### Text segment ###

# Avtex 15' LCD TV Very good but.....



## wakk44 (Jun 15, 2006)

Bought one of >>>THESE<<< the other day,very impressed with the sharp picture quality,low current draw(2.5A @12v) DVD player and a host of features.

However don't expect much from the wireless FM transmitter.I tried tuning the tv sound to the m/home cab radio and was disappointed with the sound quality,distorted and unlistenable.

A call to Avtex tech dept. revealed that they have had some complaints about the wireless FM sound and are working on a fix.Apparently the signal is too strong as the radio is too close to the TV.I was told that it would be perfect if the radio was 40 mts from the TV :lol:

Overall though it is a great tv if you are happy with the fitted speakers,they are not too bad admittedly,but I think that 15'' LCD's in general have low quality speakers.


----------



## Mike48 (May 1, 2005)

The Avtex is a great TV but the problem is the width either side of the screen is too great meaning that those of us who need to fit TVs into narrrow cupboards can't. I'm thinking of buying the MEOS equivalent which is a more compact 15" and over a £100 cheaper.


----------



## wakk44 (Jun 15, 2006)

gelathae said:


> The Avtex is a great TV but the problem is the width either side of the screen is too great meaning that those of us who need to fit TVs into narrrow cupboards can't. I'm thinking of buying the MEOS equivalent which is a more compact 15" and over a £100 cheaper.


Looking at the Avtex,yes I agree it is wider than most 15'' LCD's,fortunately I have plenty of room.I have fitted a drop down bracket under a shelf and used a quick release bracket using the tv's vesa fixings.


----------



## coppo (May 27, 2009)

### Data under study ###

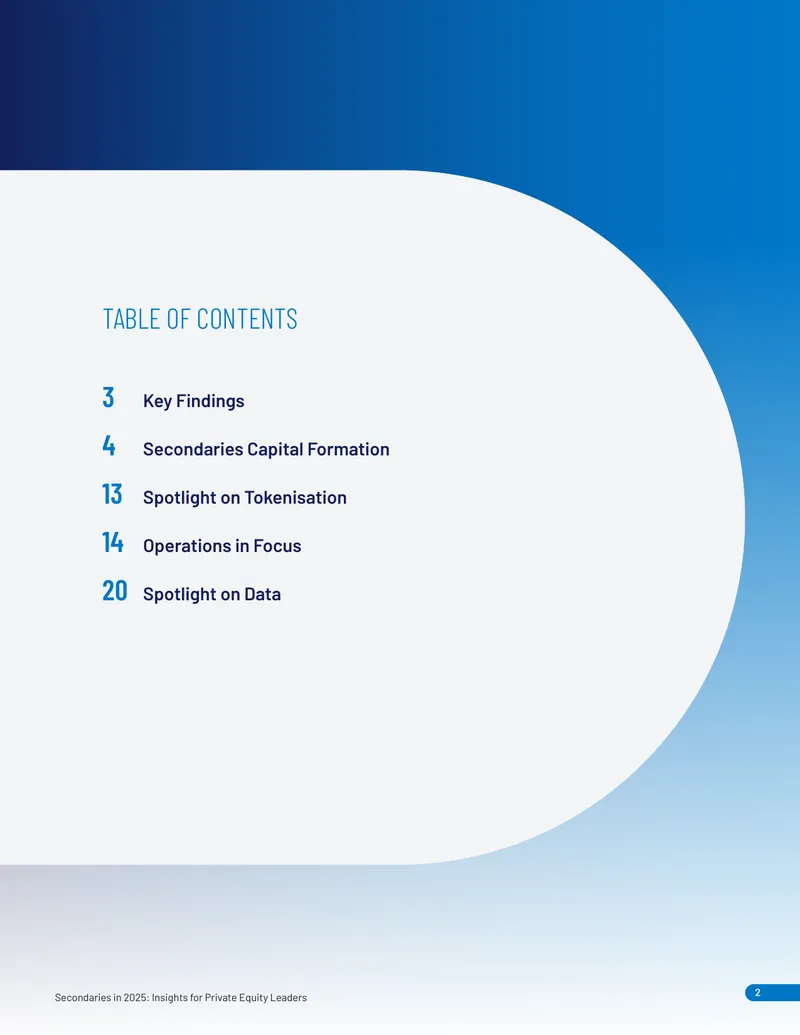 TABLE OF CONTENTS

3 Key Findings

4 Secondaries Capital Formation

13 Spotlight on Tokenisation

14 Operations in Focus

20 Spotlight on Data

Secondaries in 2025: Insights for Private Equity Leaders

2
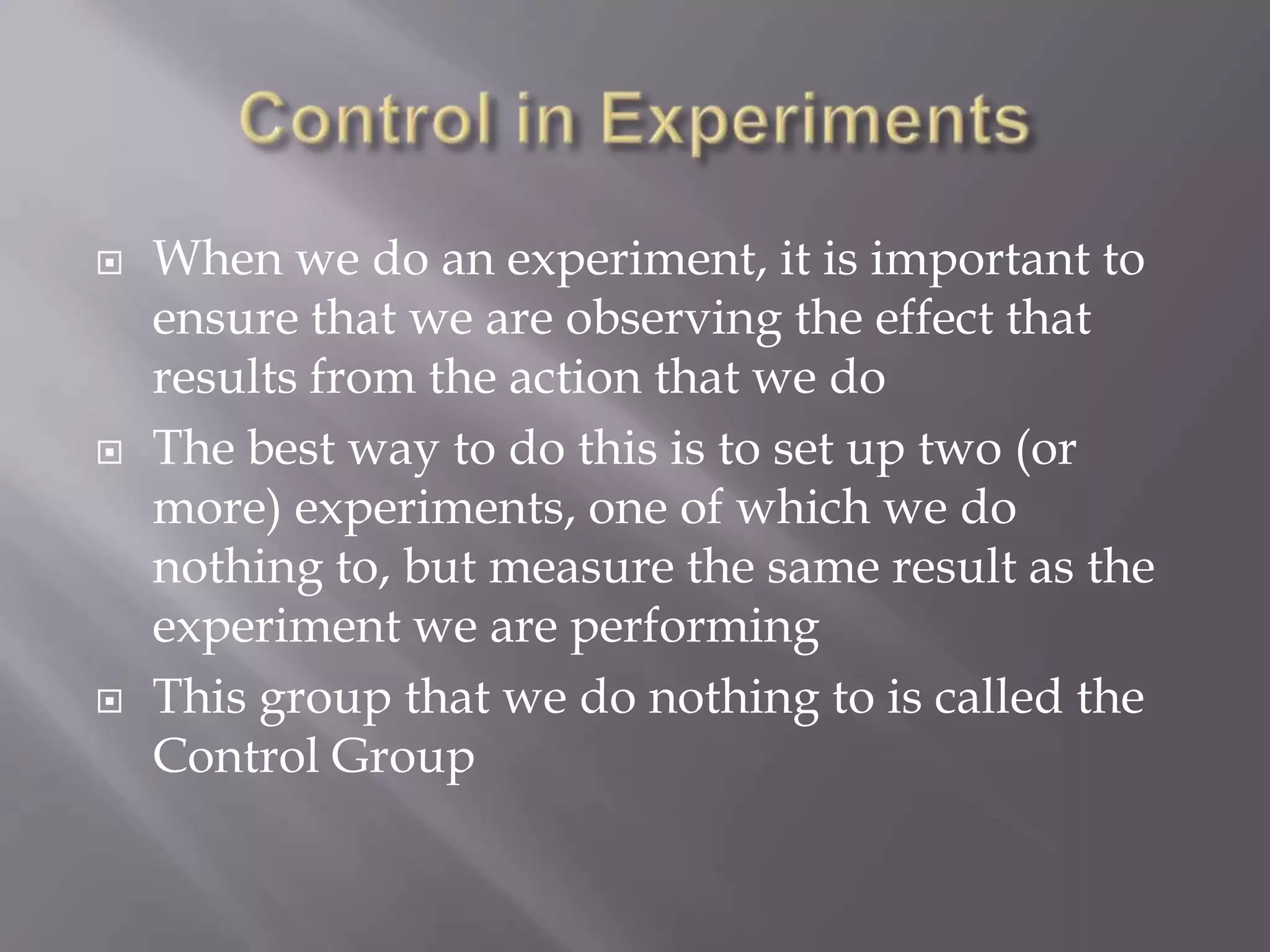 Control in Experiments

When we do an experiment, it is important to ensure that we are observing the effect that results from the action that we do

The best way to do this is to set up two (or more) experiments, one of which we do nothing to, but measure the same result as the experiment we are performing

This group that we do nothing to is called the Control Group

###
### Data under study ###

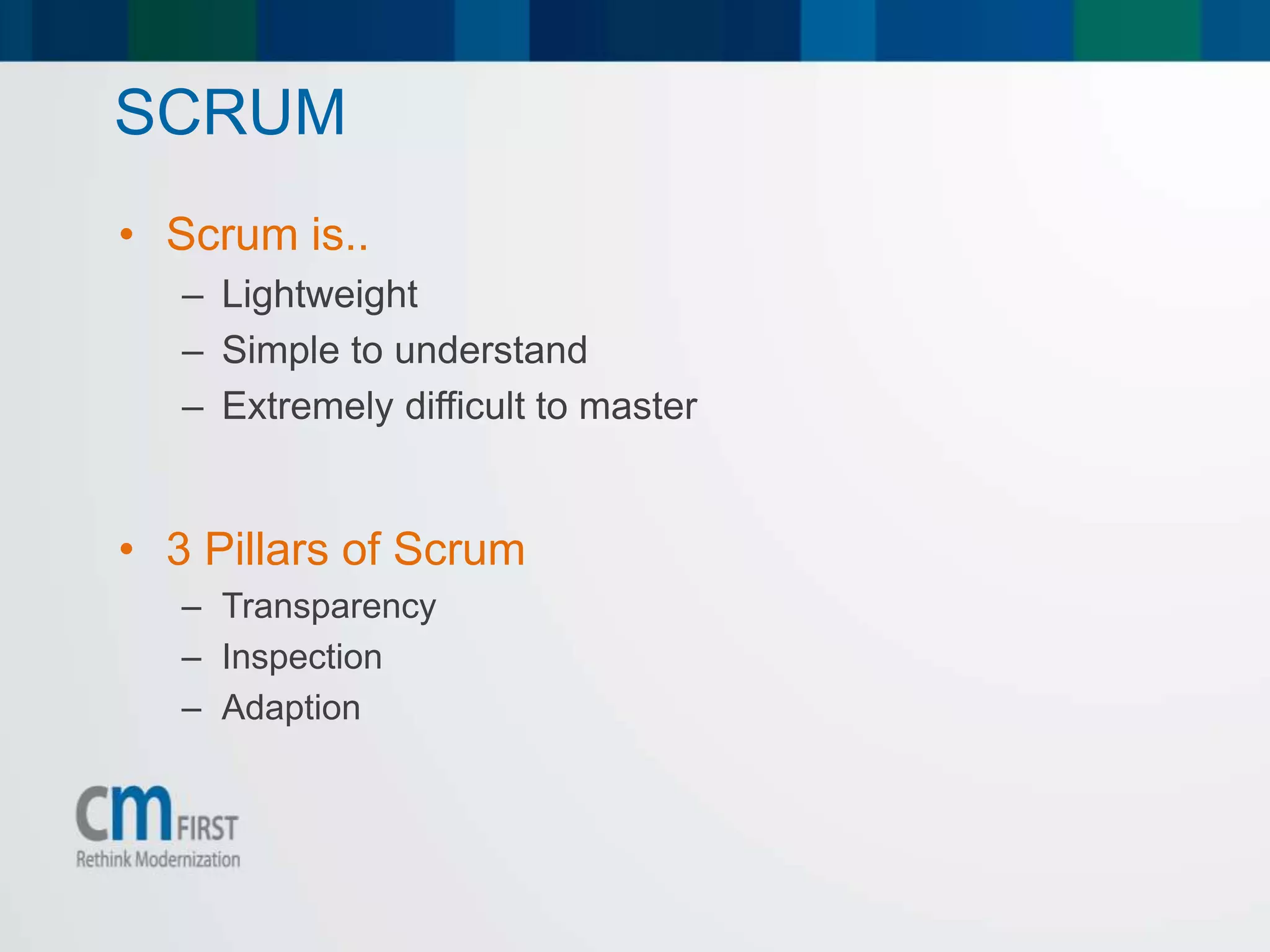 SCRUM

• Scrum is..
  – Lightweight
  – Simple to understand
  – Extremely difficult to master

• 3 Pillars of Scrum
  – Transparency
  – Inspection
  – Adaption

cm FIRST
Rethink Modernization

###
### Data under study ###

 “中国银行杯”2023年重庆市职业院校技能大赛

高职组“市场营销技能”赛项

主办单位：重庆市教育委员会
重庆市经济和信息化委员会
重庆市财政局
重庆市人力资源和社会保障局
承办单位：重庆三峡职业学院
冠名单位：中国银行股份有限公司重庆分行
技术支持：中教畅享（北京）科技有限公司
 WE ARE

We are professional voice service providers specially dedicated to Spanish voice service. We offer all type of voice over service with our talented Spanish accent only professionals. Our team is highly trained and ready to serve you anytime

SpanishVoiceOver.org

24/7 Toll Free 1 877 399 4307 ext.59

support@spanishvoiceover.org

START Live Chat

###

**Required work**
[1] Going by the headings in the Avtex TV thread, list every post in order by its poster name and date.
[2] Pick up the Avtex TV thread from its last line and keep it going.

**Outputs in order**
[1]
- wakk44 (Jun 15, 2006)
- Mike48 (May 1, 2005)
- wakk44 (Jun 15, 2006)
- coppo (May 27, 2009)

[2]
Hi
We looked at the avtex tvs but also found they were just too wide and not slim enough. We opted for the autosound 15inch which has all the same features on but the correct dimensions for the drop down cupboard.

We have had nothing but trouble with it and it is currently sat on the MH rear bed waiting for me to take back to autosound(Bradford). £389 worth of trouble so far.(18 months ownership)

PaulnCaz.


----------



## rolyk (Aug 24, 2007)

In my opinion Avtex tv's are over-rated and overpriced.

I have an 10.2" Avtex in the van and these are its shortcomings -

It doesn't sort the digital channels after downloading the channel list, so the BBC and ITV channels can be buried anywhere in the list. A real pain as I have to go through the entire list of channels and make a note of the numbers assigned to the channels I want to watch.

There's no proper programme guide so you need to buy a newspaper to find out what's on.

The remote control is terrible and completely unintuative. No red button so can't access the BBC interactive service - so no instant news or weather forecast!

Fortunately I normally use a Skybox which gets over the above problems but I'm at a loss to understand why people think that Avtex are the bees knees. 

Roly


----------



## PeterandLinda (Feb 21, 2009)

Hi

We too had some problems with the FM transmitter on our Avtex and found that you need to select the transmission frequency very carefully. If there is another transmission on that frequency, however faint, the distortion from interference is horrible. Check the various frequencies on the radio first to ensure there is no station using that frequency, then select the transmission frequency (in whole numbers only) on the TV.

P&L


----------



## Burneyinn (Oct 27, 2006)

rolyk said:


> I have an 10.2" Avtex in the van and these are its shortcomings -
> 
> It doesn't sort the digital channels after downloading the channel list, so the BBC and ITV channels can be buried anywhere in the list. A real pain as I have to go through the entire list of channels and make a note of the numbers assigned to the channels I want to watch.
> 
> Roly


I totally agree with you about the 102D.
Not sorting the channels into the right order drives me nuts.
Perhaps someone can tell us why this is??

Fortunately we have a 19in for our main TV and that *does* do everything we want.


----------



## DavidRon (May 1, 2005)

rolyk said:


> I have an 10.2" Avtex in the van and these are its shortcomings -Roly


I agree 100% 
The remote is the worst I've ever used, there are 48 buttons on an area measuring 6"x 1.5" and a useful one, the Red Button is not there.
The sound is very tinny, making adjustments in the 'Set up' is fiddly and it's a pain to organize the channels. All in all it was an expensive mistake buying one


----------



## Snelly (Aug 20, 2005)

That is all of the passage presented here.